• [Extracted information]
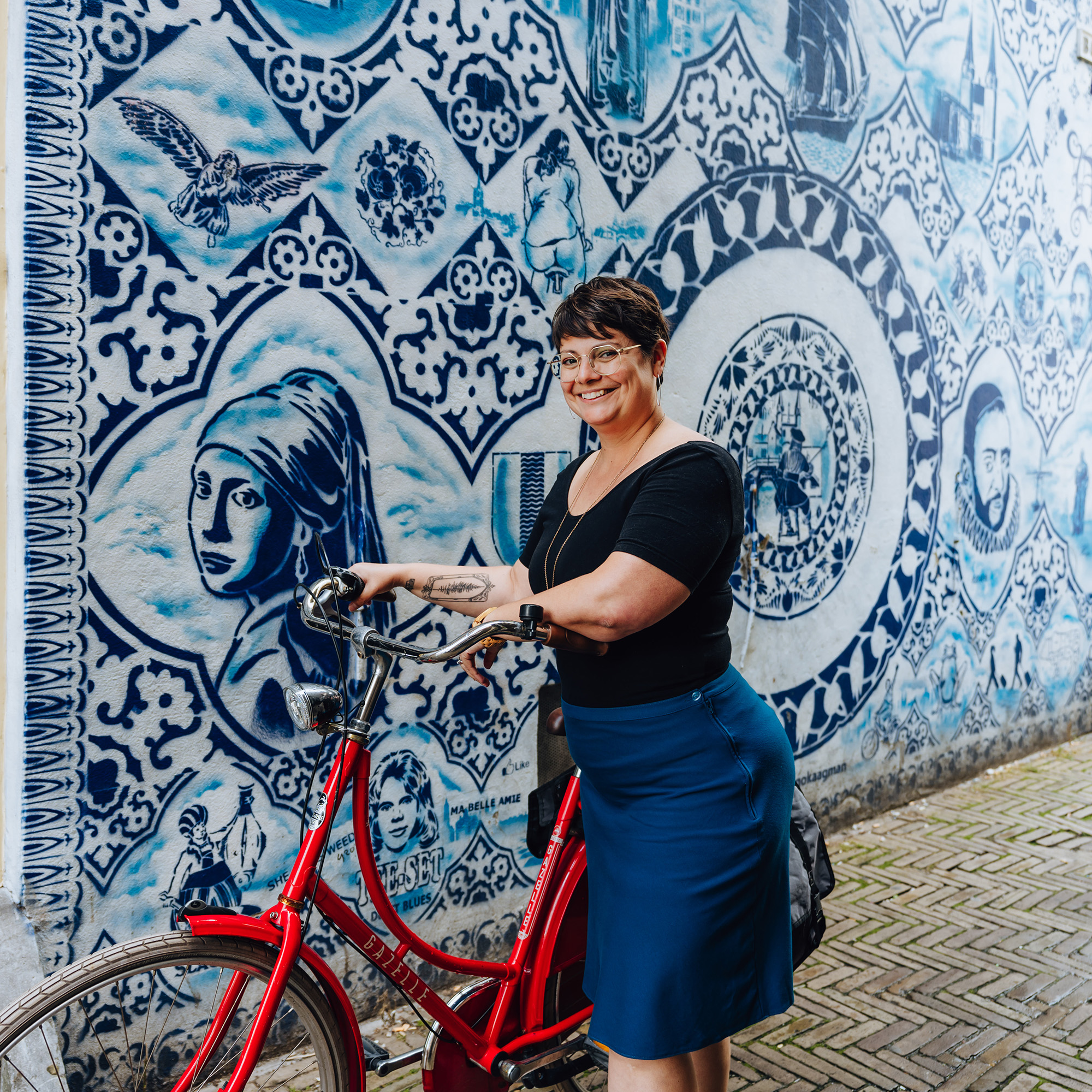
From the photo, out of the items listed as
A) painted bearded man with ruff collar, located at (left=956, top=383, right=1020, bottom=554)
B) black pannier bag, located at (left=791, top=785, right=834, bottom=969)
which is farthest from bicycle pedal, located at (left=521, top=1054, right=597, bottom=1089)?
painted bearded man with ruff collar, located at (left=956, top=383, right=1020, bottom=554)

• [Task details]
Reproduce the entry above word for word, leaving out the picture.

• [Response to the task]
From the photo, out of the items listed as
A) painted bearded man with ruff collar, located at (left=956, top=383, right=1020, bottom=554)
B) black pannier bag, located at (left=791, top=785, right=834, bottom=969)
which is farthest from bicycle pedal, located at (left=521, top=1054, right=597, bottom=1089)?
painted bearded man with ruff collar, located at (left=956, top=383, right=1020, bottom=554)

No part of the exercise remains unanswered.